## EXTRAIT DU TEXTE

________________

Retour sur Harash

Tout au long de ces quelques lignes, je vous inviterai à prendre une pause, loin du box office américain, loin des budgets à neuf chiffres, loin des « belles gueules » et des yeux bleus. Harash, comme son nom l’indique ne vous ménagera, mais ne vous essoufflera pas non plus. Ce court métrage de Ismaïl El Iraki résume à première vue et en quelques minutes la gangrène casablancaise : pauvreté, alcoolisme, agressions, corruption… En effet, Assad fait partie de ceux qui ont abandonné le sable pour du goudron sous prétexte qu’il était plus adéquat à la marche. Seulement, loin de la théorie, il se retrouve dans les quartiers populaires de Casablanca où les enfants le considèrent comme ennemi de la nation, ainsi orphelin, battu et marginalisé, il finit par errer, en bon délinquant, dans les rues de la grande ville.

________________

## TÂCHE À FAIRE
Recopiez le texte sur Harash de « Retour sur Harash » jusqu'à « la grande ville. », ces deux bouts compris. Les enregistrements qui viennent ensuite ne servent à rien ici.

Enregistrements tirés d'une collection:
________________

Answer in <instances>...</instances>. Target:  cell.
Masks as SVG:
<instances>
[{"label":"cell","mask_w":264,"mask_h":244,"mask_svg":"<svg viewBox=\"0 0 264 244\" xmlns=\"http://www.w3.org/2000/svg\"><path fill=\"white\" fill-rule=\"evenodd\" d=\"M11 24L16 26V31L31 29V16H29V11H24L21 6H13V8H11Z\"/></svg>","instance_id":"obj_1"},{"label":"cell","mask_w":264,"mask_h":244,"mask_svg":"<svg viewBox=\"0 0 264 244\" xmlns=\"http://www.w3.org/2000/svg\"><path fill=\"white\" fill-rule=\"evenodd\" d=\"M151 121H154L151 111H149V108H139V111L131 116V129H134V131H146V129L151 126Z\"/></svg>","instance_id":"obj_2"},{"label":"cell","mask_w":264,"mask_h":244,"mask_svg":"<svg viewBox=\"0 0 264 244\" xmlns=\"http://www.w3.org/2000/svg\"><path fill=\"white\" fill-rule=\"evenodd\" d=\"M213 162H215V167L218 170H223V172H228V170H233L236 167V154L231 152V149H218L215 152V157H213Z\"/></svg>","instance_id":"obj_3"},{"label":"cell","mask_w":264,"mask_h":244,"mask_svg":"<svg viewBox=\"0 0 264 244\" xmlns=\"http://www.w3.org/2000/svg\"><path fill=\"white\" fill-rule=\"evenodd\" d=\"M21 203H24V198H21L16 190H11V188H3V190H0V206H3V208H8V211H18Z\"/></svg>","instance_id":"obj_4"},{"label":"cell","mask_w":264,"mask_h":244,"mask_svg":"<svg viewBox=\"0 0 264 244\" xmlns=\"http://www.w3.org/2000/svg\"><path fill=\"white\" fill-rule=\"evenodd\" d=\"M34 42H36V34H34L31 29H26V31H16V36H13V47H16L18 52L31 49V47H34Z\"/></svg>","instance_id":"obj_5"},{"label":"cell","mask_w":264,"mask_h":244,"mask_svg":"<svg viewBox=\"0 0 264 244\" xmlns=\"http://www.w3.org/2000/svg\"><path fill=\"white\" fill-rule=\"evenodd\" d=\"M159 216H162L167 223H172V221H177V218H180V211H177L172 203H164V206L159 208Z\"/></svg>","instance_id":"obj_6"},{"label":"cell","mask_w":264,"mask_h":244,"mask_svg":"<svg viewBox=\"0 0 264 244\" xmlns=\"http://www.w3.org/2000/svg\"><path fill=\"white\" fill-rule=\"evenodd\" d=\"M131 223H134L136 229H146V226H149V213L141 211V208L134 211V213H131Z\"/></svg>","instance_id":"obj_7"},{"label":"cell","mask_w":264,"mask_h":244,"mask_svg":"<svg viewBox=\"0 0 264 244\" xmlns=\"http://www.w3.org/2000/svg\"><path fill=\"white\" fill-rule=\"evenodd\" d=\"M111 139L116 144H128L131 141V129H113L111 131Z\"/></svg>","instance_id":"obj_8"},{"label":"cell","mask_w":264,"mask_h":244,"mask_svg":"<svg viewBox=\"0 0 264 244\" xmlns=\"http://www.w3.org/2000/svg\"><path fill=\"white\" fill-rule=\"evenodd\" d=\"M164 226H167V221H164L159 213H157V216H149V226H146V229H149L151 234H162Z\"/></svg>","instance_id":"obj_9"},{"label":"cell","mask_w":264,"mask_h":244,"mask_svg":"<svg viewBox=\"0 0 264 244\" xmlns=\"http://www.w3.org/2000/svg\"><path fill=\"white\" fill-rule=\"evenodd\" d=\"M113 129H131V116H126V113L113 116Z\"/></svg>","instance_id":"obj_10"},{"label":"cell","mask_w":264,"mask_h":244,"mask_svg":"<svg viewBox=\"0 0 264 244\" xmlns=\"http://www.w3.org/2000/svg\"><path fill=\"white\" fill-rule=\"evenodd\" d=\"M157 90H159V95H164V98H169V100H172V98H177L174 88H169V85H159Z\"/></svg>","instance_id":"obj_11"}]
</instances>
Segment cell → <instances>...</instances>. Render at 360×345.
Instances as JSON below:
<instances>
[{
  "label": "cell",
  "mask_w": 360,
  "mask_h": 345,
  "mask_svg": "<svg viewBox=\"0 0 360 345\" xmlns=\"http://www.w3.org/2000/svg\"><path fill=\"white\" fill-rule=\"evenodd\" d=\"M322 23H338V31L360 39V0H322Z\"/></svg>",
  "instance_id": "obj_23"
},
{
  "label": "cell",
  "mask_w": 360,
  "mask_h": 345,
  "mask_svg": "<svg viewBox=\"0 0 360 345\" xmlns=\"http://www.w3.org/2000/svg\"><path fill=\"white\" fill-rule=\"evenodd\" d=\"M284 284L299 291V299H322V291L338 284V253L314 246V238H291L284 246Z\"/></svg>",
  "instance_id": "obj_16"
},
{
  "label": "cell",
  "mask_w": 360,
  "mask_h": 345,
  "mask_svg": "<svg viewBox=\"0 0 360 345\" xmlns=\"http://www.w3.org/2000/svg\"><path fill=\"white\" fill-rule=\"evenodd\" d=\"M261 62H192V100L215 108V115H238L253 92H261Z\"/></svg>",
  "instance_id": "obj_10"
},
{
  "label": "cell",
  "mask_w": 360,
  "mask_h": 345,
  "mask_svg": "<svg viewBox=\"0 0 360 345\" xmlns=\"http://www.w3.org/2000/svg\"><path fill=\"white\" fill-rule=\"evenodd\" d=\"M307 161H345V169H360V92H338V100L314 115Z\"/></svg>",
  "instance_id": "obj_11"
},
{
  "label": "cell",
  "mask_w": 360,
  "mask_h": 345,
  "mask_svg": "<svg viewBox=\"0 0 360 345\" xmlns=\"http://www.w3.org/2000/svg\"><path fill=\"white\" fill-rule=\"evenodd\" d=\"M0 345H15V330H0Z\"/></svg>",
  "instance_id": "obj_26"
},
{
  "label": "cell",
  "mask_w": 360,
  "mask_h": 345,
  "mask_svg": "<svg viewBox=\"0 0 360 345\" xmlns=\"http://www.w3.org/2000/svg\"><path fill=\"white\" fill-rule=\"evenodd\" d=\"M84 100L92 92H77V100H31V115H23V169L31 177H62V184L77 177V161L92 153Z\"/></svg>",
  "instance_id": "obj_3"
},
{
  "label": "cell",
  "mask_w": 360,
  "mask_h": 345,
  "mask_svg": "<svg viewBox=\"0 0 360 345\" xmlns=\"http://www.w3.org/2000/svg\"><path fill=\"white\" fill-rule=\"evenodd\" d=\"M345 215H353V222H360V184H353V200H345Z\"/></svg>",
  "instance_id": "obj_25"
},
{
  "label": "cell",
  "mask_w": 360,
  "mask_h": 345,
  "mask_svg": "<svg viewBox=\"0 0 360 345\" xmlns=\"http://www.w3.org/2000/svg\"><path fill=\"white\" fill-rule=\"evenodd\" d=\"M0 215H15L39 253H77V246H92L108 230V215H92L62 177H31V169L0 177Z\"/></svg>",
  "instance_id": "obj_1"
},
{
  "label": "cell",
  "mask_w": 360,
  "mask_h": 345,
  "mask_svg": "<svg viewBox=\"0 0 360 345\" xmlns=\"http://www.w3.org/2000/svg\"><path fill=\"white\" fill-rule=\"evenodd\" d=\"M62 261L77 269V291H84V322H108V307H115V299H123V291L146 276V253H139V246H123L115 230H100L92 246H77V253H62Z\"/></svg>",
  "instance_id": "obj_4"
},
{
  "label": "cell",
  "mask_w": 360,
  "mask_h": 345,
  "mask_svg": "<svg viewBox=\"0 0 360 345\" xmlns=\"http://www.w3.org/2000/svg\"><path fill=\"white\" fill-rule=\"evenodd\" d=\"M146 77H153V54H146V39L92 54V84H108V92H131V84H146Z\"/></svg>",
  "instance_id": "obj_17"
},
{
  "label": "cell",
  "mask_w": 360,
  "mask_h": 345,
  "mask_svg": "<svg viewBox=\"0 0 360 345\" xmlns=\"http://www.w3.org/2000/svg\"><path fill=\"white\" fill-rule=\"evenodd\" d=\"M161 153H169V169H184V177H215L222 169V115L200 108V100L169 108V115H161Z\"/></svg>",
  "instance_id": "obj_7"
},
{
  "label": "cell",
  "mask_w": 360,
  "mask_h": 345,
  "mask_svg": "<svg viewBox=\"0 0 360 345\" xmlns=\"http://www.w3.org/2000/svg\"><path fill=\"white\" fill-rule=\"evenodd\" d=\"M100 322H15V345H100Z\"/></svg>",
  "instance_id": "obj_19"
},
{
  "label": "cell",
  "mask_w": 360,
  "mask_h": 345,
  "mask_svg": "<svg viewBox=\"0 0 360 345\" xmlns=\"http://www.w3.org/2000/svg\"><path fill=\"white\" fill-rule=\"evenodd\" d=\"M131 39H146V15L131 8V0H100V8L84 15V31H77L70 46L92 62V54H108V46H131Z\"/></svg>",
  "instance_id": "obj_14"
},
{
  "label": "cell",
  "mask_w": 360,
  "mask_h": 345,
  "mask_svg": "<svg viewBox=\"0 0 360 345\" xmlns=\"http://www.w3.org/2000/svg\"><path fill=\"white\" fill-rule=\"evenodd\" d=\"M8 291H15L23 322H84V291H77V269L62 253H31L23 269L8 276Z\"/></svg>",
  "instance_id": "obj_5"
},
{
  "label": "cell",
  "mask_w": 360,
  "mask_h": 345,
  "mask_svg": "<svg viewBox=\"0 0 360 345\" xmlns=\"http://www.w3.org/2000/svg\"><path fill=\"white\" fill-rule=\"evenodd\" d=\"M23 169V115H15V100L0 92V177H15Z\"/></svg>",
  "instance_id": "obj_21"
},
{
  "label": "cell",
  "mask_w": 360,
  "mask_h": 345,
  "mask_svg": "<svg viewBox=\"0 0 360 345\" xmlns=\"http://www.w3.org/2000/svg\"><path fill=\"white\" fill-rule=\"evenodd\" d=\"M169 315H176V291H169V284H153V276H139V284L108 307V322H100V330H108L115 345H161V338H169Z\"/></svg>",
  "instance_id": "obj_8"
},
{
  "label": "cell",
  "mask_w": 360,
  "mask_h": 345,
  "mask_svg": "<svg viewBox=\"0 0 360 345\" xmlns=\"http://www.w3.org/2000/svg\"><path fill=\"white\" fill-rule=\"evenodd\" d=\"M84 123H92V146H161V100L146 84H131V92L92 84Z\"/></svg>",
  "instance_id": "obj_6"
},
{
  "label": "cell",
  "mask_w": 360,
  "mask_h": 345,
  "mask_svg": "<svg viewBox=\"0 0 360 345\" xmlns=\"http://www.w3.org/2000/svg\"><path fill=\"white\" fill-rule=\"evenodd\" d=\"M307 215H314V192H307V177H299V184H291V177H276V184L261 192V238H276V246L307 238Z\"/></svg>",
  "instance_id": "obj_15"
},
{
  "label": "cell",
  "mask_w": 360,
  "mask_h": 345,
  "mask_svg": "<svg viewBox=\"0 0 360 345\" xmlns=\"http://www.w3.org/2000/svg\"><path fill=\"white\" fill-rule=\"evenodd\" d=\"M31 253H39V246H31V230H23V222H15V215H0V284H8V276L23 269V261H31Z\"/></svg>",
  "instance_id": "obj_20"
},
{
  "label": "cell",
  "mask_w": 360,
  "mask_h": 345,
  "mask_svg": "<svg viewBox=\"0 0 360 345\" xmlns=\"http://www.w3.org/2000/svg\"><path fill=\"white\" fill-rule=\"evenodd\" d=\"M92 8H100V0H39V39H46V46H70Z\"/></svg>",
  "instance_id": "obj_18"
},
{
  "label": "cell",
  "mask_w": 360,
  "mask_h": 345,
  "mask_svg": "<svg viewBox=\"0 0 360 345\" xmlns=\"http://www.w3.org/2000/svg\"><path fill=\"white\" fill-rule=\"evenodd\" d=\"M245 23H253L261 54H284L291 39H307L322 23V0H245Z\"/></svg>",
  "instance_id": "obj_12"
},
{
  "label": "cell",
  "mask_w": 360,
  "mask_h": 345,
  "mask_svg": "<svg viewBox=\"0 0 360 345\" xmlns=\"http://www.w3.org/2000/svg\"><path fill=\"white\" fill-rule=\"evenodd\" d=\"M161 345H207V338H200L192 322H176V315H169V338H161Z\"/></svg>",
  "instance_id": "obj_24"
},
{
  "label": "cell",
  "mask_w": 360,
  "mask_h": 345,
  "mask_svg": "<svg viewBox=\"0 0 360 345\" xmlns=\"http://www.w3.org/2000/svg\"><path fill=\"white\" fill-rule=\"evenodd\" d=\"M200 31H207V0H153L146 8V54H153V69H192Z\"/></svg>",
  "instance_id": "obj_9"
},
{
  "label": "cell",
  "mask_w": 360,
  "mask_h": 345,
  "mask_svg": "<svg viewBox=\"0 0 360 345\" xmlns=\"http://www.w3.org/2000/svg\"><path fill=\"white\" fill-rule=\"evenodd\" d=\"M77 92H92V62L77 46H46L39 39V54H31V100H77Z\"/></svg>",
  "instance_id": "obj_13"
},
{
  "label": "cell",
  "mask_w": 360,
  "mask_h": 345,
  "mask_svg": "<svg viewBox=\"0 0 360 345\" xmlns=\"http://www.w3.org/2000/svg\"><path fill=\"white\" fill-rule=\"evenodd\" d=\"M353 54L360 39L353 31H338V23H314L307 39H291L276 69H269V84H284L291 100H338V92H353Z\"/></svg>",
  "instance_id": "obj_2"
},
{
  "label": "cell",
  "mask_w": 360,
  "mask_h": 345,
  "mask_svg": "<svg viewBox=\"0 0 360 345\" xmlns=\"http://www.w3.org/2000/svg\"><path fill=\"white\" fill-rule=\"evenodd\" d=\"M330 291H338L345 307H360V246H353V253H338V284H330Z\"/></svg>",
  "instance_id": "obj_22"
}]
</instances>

________________

## VOTRE SOLUTION
Retour sur Harash

Tout au long de ces quelques lignes, je vous inviterai à prendre une pause, loin du box office américain, loin des budgets à neuf chiffres, loin des « belles gueules » et des yeux bleus. Harash, comme son nom l’indique ne vous ménagera, mais ne vous essoufflera pas non plus. Ce court métrage de Ismaïl El Iraki résume à première vue et en quelques minutes la gangrène casablancaise : pauvreté, alcoolisme, agressions, corruption… En effet, Assad fait partie de ceux qui ont abandonné le sable pour du goudron sous prétexte qu’il était plus adéquat à la marche. Seulement, loin de la théorie, il se retrouve dans les quartiers populaires de Casablanca où les enfants le considèrent comme ennemi de la nation, ainsi orphelin, battu et marginalisé, il finit par errer, en bon délinquant, dans les rues de la grande ville.